----- Selected passage -----

Power electronics

Discussion in 'Homework Help' started by Kayne, Aug 4, 2010.

  1. Kayne

    Thread Starter Active Member

    Mar 19, 2009

    I have attached the question that I have attempted. I am not confident that the answers are correct as I am having trouble with the angle (wt-15) component of the question. So I appreciate any guidance in solving this question.


    1.Active power supply to the load.

    Active Power = 3 x RMS of Van \times RMS of Fundamental Component of ia \times Cos of the phase shift between Van and the fundamental component of ia

    RMS of Van = 339/√2 = 240
    RMS of ia = 30/√2 = 21.2
    Cos of the angle is what I am unsure of because of the 9th harmonic has 30 deg and the rest 15.

    I think that I have to subtract -15 –(- 30) = -15 which is the same as the rest them I can use Cos 15 in the above formula.

    Active power = 3 \times 240 \times 21.2 \times Cos15 = 14744.3W

    2. Percentage harmonic distortion

    %THD = √((RMS 3rd Harmonic)^2+(RMS 5th Harmonic)^2+.......)

    %THD = \frac{(\sqrt{(5.53^2)+(2.1^2)+(0.707^2)+(0.35^2))}}{21.2} \time 100 \Rightarrow 19.7%

    3. The RMS value in

    For this part I understand that the phases are 120 degrees apart so the values of current would be the same just the angles would change. This is what I am not sure about doing.

    4. Displacement power factor

    Cos15 = 0.965

    5.Apparent Power supplied to the load

    3 x RMS of phase voltage x RMS of phase current

    3 \times 240 x 21.2 = 15264Va

    6.Power factor

    Active power/Apparent Power = 0.965

    Thanks for your time

----- Data rows -----

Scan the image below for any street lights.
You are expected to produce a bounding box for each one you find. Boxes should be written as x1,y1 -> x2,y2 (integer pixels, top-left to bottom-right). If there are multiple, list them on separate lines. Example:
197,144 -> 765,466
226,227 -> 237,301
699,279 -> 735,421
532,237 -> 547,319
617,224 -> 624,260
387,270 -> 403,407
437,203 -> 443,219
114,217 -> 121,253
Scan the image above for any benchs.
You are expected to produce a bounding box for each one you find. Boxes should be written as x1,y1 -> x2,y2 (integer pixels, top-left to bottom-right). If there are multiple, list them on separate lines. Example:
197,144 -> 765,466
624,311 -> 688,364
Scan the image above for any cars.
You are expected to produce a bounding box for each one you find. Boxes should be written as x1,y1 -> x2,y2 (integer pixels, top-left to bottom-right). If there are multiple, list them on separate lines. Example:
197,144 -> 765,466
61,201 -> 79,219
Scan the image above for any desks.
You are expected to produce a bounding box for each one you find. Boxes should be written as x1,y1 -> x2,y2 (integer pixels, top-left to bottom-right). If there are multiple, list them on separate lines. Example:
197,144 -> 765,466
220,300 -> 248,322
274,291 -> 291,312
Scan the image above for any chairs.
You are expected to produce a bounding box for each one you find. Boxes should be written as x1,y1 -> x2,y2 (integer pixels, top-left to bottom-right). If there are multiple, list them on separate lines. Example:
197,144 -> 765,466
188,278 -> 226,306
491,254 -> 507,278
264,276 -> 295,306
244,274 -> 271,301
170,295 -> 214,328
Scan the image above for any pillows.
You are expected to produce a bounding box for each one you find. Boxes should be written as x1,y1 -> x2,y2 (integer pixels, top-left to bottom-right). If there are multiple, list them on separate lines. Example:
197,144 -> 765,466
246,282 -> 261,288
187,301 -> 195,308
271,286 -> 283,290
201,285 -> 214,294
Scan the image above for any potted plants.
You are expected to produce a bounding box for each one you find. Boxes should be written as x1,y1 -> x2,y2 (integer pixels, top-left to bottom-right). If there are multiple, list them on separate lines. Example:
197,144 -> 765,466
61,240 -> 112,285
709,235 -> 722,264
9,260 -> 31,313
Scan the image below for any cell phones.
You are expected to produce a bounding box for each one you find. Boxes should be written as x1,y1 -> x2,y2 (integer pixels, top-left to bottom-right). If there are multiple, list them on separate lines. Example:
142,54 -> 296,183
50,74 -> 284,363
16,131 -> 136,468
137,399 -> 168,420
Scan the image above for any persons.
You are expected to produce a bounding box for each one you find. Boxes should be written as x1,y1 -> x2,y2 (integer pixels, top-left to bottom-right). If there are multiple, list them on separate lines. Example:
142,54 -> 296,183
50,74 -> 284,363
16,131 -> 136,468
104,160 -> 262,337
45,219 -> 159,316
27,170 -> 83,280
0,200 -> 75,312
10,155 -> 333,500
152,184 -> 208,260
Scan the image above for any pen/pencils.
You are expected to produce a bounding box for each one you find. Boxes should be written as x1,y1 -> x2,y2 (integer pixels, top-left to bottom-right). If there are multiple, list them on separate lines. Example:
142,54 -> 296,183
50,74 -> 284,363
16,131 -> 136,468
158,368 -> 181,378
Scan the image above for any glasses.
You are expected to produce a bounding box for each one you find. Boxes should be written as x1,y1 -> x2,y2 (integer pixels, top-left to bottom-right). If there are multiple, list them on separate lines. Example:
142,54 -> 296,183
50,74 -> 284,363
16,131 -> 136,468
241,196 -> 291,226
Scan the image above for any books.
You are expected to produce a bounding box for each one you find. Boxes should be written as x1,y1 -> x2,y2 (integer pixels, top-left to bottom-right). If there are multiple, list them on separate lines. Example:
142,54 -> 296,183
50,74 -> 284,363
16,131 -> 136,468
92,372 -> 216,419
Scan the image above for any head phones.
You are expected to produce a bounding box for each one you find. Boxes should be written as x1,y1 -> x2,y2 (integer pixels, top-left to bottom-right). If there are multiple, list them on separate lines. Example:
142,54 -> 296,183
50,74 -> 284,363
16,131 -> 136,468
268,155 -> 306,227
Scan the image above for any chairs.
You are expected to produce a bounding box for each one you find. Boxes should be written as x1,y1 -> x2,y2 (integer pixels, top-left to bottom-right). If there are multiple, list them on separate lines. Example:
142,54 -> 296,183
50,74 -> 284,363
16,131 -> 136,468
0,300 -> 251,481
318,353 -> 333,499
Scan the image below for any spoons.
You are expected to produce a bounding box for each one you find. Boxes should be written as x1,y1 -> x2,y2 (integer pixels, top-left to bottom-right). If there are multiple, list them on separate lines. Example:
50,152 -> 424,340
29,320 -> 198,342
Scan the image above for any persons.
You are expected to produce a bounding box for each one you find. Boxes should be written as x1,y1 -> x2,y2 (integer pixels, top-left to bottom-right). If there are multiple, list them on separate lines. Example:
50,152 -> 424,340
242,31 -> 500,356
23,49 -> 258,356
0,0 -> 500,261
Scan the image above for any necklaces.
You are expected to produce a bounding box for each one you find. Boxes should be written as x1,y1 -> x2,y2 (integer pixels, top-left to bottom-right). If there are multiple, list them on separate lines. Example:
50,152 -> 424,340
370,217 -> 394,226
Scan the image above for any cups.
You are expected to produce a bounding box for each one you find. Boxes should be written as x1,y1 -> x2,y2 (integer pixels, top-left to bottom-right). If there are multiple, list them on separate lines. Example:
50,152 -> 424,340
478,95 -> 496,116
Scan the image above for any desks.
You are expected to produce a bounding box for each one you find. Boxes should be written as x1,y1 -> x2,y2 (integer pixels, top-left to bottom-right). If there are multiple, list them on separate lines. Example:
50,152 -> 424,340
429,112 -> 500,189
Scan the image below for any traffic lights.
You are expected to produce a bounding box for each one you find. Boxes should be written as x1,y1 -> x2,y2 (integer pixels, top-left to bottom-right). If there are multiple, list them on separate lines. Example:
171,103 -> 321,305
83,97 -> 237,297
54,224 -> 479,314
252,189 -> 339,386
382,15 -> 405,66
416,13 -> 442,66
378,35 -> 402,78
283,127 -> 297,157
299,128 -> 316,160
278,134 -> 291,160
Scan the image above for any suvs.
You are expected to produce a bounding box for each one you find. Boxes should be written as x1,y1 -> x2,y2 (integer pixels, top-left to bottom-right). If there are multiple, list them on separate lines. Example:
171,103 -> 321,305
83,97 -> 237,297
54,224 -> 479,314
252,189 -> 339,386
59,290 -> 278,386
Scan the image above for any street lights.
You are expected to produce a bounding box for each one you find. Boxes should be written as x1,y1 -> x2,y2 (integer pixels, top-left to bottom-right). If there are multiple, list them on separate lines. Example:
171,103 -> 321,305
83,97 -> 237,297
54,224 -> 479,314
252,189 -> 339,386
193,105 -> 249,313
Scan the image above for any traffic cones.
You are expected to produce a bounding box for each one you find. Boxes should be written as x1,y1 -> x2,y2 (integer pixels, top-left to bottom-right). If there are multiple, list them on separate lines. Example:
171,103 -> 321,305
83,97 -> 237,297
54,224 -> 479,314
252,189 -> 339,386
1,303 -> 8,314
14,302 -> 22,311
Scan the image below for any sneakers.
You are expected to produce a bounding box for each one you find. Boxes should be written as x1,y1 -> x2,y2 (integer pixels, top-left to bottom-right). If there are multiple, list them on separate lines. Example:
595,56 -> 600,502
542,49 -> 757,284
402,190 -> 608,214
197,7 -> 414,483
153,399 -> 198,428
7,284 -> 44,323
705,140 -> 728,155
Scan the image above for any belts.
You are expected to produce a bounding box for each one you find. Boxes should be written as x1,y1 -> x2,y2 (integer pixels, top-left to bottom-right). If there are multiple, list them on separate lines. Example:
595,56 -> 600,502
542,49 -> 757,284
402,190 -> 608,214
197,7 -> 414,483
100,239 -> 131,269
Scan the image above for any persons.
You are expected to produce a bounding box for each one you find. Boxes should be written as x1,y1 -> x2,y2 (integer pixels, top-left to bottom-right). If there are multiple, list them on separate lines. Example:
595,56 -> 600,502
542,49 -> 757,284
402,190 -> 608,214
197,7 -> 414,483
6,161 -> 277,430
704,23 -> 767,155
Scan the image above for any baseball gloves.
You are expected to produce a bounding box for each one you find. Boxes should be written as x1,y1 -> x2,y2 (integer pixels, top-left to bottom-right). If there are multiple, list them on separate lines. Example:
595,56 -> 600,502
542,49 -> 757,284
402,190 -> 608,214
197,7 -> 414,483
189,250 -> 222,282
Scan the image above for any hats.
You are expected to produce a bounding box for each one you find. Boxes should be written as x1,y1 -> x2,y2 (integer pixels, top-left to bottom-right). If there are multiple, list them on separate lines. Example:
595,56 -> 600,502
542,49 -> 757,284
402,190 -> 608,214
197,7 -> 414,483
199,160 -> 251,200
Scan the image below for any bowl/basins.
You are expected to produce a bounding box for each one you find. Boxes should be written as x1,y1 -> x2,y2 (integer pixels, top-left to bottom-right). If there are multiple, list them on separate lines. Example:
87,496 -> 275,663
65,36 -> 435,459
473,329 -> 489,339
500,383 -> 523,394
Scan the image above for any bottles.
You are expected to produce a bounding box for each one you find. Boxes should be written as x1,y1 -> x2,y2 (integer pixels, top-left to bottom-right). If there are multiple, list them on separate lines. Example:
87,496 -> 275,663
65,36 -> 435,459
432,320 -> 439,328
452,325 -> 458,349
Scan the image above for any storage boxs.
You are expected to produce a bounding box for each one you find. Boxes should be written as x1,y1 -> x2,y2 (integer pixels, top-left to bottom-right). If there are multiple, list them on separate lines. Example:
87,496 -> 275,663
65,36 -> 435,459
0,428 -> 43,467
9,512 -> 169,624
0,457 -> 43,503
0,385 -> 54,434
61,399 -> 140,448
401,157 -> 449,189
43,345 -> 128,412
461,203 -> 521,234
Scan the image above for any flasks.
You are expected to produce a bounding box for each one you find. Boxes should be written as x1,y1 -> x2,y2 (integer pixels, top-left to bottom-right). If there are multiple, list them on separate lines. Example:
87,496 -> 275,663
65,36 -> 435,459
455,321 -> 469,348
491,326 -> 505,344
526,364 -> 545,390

-----

Write out the power electronics thread, everything from "Discussion in 'Homework" down to "solving this question.", renaming each "question" as "problem". The items here were drawn from a different source than the power electronics thread.

Task result:
Discussion in 'Homework Help' started by Kayne, Aug 4, 2010.

  1. Kayne

    Thread Starter Active Member

    Mar 19, 2009

    I have attached the problem that I have attempted. I am not confident that the answers are correct as I am having trouble with the angle (wt-15) component of the problem. So I appreciate any guidance in solving this problem.